For AD FS 2016/2019:
Launch the AD FS Management console on your primary AD FS server and navigate to AD FS > Service > Authentication Methods.
- Click the Edit link under Multi-Factor Authentication Methods or click Edit Multi-Factor Authentication Methods… action on the far right.
- Check the box next to the AmZetta zMFA for AD FS authentication method to enable AmZetta zMFA plugin and then apply and press OK.
- Open AD FS > Relying Party Trusts, right-click the relying party trust, then select Edit Access Control Policy.
- Pick a policy for the relying party that includes zMFA and then click OK. The zMFA policy immediately applies to the selected relying party.
This configuration will allow Office 365 Login with AD FS authentication followed by multi-factor authentication before accessing the application.
In an advanced multi-factor scenario, you can choose intranet and/or extranet location requirements, along with other conditions for access. Refer to the Microsoft article Access Control Policies in Windows Server 2016 AD FS for more information.

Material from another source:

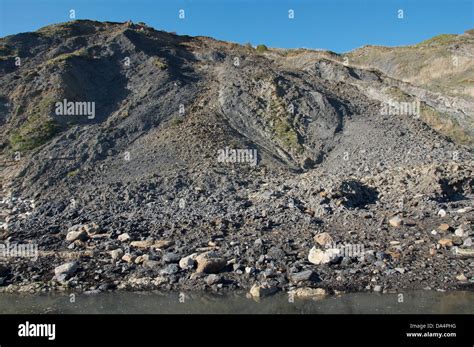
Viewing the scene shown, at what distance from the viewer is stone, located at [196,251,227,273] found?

Allowing Relying Party Access
- Login with a digital certificate into zGateway using a Security Officer Account.
- Create a HTTPS Application as below with SAML configurations.
- Create Access Control Policy.
All Logs for the AmZetta zMFA Plugin will be logged in the Windows Event Viewer:
Start > Event Viewer > Applications and Services Logs > AmZetta zMFA Plugin
Sign In using AmZetta zMFA
After enabling the zMFA to Relying party apps zMFA can be tested by Accessing Service Provider URL.
Login Flow for Service Provider will be Web Application > AD FS authentication > zMFA Page Verification > Redirect to Application post successful Authentication.
- Go to https://office.com and select “Sign In” to Test your Setup.
- Enter your e-mail address and click on Next. You will be redirected to your AD FS server for Primary Authentication.
- Enter Domain Credentials and select “Sign In” for Primary Authentication.
- The Multi-Factor Authentication will be shown to End-User as per the configured Token Type.
- Push notification POP up will be displayed on End-User Device to either Authorize or Reject.
- After Successful Authorization Office 365 can be accessed by the End-User Device.